» **Record excerpts**
╔══
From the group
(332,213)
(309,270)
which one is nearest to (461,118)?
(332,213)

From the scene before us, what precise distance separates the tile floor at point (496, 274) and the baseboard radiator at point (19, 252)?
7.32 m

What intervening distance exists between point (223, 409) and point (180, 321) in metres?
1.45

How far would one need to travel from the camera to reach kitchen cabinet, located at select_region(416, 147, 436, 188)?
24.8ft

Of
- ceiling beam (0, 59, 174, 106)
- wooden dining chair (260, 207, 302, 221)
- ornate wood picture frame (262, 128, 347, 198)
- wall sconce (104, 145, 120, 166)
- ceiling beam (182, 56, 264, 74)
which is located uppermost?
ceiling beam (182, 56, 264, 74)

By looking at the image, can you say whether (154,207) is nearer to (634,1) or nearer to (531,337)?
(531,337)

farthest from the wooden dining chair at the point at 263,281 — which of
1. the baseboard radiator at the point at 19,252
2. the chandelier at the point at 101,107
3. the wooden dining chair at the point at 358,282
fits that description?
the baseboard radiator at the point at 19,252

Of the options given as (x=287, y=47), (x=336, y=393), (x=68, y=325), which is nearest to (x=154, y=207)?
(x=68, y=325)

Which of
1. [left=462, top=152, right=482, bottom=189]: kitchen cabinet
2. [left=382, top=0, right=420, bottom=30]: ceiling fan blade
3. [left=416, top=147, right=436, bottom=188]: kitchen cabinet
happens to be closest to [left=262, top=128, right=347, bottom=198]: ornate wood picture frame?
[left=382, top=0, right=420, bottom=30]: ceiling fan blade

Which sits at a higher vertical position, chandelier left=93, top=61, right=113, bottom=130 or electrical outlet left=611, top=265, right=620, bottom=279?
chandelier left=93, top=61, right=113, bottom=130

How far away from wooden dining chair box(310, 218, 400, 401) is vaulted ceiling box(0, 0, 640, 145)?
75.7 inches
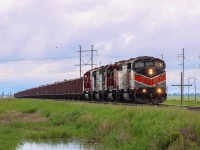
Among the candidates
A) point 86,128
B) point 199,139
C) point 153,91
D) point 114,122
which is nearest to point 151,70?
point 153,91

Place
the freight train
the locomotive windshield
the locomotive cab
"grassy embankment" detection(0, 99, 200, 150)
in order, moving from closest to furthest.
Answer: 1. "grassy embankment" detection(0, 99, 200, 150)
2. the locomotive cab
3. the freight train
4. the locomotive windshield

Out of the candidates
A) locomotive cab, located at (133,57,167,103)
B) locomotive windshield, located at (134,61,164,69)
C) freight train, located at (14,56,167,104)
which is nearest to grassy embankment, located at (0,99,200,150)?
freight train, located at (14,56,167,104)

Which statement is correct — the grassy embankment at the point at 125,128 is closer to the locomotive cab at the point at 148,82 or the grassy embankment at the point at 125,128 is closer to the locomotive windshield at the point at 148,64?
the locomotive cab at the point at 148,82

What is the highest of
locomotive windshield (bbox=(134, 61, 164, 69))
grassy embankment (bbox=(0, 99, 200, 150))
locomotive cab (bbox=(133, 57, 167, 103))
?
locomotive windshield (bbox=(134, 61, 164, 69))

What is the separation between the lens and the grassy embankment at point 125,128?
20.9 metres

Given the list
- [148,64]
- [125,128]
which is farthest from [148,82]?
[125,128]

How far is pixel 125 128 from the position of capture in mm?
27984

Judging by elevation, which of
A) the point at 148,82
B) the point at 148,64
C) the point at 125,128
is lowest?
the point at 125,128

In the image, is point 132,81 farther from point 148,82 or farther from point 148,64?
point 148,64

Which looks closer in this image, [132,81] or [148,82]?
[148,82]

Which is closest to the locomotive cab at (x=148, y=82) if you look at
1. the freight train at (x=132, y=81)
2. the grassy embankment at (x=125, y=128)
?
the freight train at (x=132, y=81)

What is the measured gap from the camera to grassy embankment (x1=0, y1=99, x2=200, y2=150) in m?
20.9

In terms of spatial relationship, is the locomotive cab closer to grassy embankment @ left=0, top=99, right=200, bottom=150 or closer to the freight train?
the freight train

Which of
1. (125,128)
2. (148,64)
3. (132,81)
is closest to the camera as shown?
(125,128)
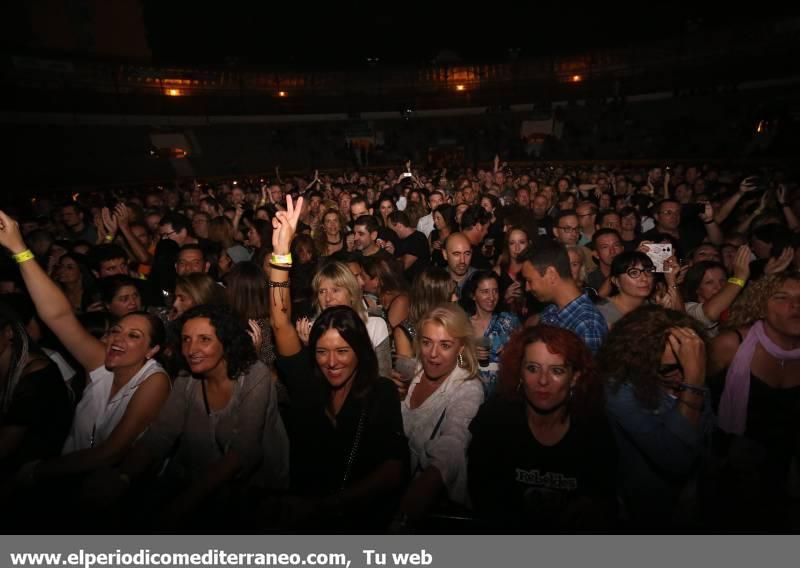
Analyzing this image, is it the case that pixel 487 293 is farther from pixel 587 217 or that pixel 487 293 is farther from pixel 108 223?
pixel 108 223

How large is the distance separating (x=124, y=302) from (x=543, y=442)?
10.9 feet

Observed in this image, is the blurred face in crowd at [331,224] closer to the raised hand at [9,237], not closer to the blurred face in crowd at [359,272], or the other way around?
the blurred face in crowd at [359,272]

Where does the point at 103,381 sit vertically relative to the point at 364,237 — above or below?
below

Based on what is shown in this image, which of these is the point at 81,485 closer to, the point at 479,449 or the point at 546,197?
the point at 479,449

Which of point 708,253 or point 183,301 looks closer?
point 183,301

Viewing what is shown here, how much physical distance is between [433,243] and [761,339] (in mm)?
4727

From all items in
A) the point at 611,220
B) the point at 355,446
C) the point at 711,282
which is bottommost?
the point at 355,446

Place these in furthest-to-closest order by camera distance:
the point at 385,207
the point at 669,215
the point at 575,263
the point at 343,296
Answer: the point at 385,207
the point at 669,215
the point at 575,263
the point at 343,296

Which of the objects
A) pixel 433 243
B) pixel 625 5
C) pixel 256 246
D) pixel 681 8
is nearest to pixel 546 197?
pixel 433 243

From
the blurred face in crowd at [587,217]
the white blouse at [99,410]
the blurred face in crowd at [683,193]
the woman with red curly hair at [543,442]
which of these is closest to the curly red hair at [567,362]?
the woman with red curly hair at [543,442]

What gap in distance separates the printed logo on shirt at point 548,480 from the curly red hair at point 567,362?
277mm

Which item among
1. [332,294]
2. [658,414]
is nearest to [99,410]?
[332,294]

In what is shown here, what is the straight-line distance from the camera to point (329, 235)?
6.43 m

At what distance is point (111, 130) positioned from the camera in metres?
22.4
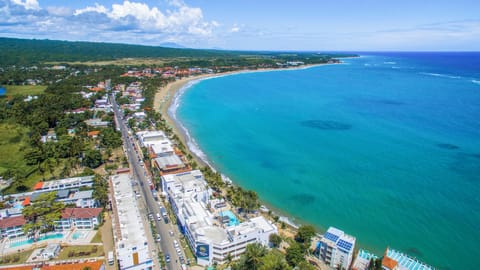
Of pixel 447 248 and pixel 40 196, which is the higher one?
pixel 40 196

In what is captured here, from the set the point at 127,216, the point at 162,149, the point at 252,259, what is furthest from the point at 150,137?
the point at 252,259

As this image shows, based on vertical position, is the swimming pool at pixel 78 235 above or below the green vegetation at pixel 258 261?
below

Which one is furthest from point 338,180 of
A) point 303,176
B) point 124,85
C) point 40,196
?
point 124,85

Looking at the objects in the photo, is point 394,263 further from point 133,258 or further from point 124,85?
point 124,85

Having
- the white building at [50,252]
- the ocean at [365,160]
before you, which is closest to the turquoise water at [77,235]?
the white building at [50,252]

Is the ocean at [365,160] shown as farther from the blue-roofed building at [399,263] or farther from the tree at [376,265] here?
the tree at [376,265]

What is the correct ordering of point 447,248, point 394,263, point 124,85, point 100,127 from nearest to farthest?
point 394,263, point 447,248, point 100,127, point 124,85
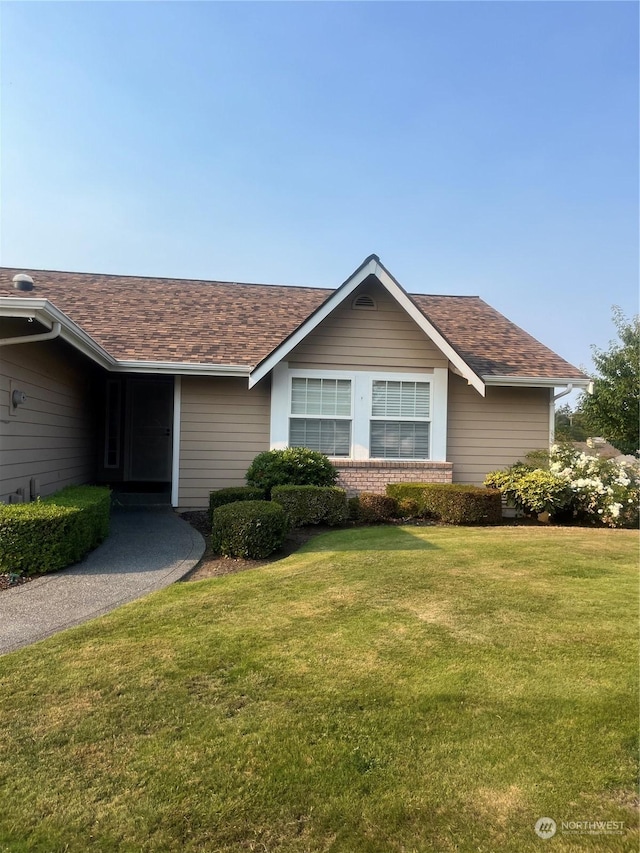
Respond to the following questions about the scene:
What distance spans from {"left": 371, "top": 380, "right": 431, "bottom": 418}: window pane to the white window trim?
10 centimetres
╚══
╔══
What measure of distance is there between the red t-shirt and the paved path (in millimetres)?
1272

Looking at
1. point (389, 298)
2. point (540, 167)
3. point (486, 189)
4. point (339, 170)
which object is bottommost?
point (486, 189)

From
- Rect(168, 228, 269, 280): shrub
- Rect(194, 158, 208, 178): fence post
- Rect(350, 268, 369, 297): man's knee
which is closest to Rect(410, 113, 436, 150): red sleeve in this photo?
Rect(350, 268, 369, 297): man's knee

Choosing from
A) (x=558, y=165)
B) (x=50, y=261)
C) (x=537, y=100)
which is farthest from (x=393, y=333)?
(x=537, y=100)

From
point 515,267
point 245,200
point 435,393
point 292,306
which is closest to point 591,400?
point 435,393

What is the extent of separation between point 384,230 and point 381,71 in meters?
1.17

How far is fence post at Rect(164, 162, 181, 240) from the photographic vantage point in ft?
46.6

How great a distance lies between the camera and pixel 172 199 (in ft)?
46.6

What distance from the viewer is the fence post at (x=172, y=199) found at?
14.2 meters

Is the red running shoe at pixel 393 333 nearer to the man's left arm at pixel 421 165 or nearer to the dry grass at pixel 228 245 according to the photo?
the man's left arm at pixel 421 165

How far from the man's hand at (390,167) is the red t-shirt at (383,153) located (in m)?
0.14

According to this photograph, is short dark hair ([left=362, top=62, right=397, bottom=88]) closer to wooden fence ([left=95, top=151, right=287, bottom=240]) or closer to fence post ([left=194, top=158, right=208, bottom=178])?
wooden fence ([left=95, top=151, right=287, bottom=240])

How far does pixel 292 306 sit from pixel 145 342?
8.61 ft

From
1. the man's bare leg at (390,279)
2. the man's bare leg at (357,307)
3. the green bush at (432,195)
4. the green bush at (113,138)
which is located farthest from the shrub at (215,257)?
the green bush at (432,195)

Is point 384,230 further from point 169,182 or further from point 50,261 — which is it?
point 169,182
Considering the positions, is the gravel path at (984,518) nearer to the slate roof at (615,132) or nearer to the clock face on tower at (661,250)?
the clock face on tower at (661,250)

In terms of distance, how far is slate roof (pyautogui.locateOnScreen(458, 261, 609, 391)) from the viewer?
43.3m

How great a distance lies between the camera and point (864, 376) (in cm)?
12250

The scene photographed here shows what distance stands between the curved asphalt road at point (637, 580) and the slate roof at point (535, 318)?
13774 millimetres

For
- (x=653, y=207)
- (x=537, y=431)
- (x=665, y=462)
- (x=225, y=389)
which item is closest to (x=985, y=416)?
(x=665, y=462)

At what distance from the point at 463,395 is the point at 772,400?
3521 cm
╚══
» **Problem description**
Present the records from the line containing "Is the ocean" up to and including the line containing "10 centimetres" as a numbered list, skipping blank lines and omitting the pictures.

» **Result below**
1. Is the ocean at [365,160] shown as farther from the blue-roofed building at [399,263] or farther from the tree at [376,265] here?
2. the tree at [376,265]
3. What is the correct ordering of point 447,248, point 394,263, point 124,85, point 100,127 from nearest to farthest?
4. point 394,263, point 447,248, point 100,127, point 124,85
5. Respond to the following questions about the scene:
6. What distance spans from {"left": 371, "top": 380, "right": 431, "bottom": 418}: window pane to the white window trim?
7. 10 centimetres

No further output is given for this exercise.